I figure that Astronomy Domine is an enhanced nutrition sweet corn because of all the extra colors. I am working on a super-purple (tastes like cherries) sweet corn. It's a slow process, because the super-purple trait interferes with plant growth. I'm leaning towards a super-purple landrace hybrid: I'm thinking that would allow me to combine the high anthocyanin content with good growth, while still maintaining the genetic diversity, flexibility, and local adaptation that I have come to expect from my crops.

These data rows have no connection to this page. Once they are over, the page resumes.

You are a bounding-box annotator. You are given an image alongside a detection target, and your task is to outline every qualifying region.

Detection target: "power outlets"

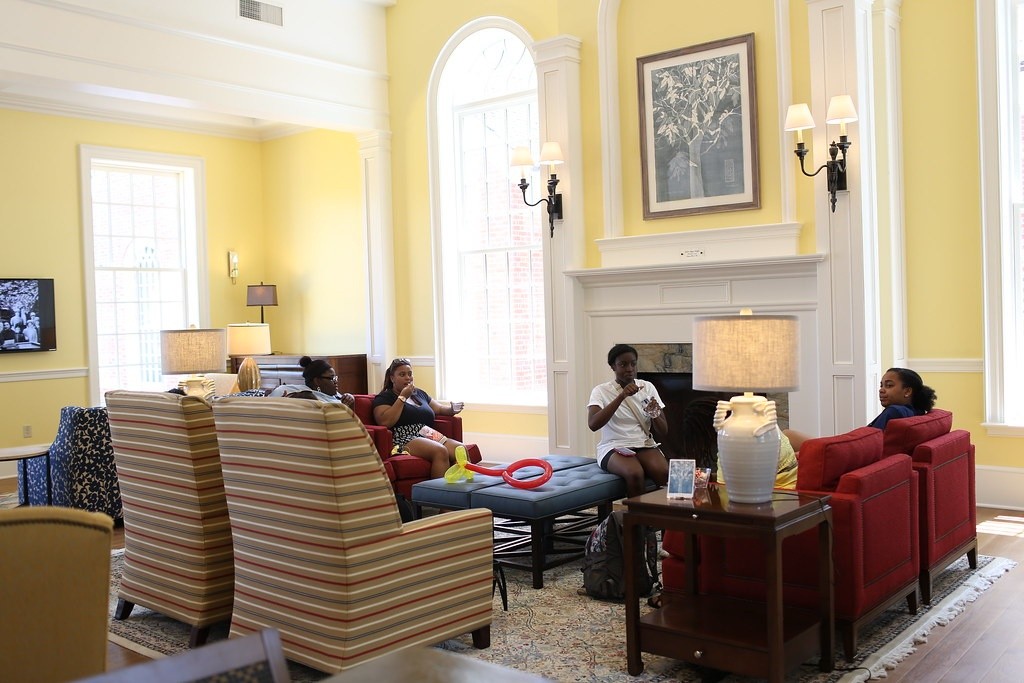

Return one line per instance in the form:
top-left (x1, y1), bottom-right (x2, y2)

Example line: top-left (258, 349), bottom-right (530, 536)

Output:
top-left (23, 425), bottom-right (33, 438)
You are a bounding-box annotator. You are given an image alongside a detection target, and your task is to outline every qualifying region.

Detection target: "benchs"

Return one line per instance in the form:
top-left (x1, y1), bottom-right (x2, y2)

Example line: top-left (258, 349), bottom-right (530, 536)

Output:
top-left (473, 454), bottom-right (659, 589)
top-left (410, 454), bottom-right (599, 520)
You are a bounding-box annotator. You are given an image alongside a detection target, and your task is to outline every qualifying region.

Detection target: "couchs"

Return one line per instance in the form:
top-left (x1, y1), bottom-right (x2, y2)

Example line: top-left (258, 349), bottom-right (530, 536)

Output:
top-left (212, 395), bottom-right (493, 677)
top-left (356, 394), bottom-right (482, 517)
top-left (911, 430), bottom-right (979, 603)
top-left (0, 506), bottom-right (113, 683)
top-left (17, 406), bottom-right (124, 521)
top-left (661, 454), bottom-right (920, 662)
top-left (105, 389), bottom-right (236, 649)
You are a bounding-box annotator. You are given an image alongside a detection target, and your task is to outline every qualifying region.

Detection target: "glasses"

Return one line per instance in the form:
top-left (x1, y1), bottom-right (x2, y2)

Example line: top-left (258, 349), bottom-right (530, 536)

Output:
top-left (319, 375), bottom-right (339, 382)
top-left (391, 358), bottom-right (411, 372)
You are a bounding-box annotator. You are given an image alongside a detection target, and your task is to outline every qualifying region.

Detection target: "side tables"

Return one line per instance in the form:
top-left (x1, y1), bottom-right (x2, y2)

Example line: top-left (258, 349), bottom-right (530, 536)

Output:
top-left (0, 446), bottom-right (52, 507)
top-left (622, 479), bottom-right (838, 683)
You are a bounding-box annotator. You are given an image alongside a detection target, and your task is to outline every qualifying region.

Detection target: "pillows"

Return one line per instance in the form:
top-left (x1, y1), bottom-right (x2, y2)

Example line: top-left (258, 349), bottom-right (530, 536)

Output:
top-left (883, 408), bottom-right (952, 455)
top-left (797, 426), bottom-right (884, 491)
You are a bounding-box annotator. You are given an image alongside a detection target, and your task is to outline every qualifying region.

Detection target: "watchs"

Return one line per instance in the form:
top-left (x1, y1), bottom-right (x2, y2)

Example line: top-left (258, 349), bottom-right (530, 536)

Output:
top-left (398, 396), bottom-right (407, 402)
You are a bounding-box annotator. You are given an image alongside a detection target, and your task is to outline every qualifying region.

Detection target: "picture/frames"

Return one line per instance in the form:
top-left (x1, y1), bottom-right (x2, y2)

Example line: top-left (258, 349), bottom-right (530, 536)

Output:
top-left (635, 30), bottom-right (766, 222)
top-left (667, 459), bottom-right (696, 499)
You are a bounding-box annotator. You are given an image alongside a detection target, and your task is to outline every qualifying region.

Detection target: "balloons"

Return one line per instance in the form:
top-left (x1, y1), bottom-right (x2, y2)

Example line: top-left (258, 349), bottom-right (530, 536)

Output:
top-left (445, 444), bottom-right (553, 488)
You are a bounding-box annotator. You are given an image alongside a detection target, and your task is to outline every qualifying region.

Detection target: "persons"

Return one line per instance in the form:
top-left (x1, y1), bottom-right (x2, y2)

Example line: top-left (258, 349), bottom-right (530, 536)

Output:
top-left (781, 368), bottom-right (937, 463)
top-left (587, 345), bottom-right (668, 511)
top-left (0, 309), bottom-right (39, 346)
top-left (268, 356), bottom-right (355, 407)
top-left (647, 421), bottom-right (798, 610)
top-left (372, 357), bottom-right (471, 514)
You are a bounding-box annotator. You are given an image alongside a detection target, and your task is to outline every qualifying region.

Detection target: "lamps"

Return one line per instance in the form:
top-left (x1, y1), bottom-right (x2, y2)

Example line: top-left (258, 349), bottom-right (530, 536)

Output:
top-left (693, 308), bottom-right (802, 504)
top-left (227, 249), bottom-right (239, 285)
top-left (161, 324), bottom-right (227, 397)
top-left (784, 95), bottom-right (860, 214)
top-left (509, 142), bottom-right (565, 240)
top-left (247, 281), bottom-right (280, 324)
top-left (227, 320), bottom-right (273, 393)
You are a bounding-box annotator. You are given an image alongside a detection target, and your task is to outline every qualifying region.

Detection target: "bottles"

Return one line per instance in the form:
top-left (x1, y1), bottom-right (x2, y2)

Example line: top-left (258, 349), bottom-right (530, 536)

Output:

These watermelons, plus one not pictured, represent the entire harvest of watermelons the year that I started my watermelon landrace: That's out of around 300 varieties that were planted!!! Watermelons really do not do well in my climate. Last summer was my second year. I harvested perhaps 60 fruits from a much smaller planting. Based on past experience, next year should be the magical year for watermelons. I love the third year of saving my own seeds, everything just seems to come together.
Some cultivars may continue to elude my grasp... I have not been able to grow fruits from a cushaw/mixta squash. It might be one of those species that is just too far out of it's comfort zone in my garden.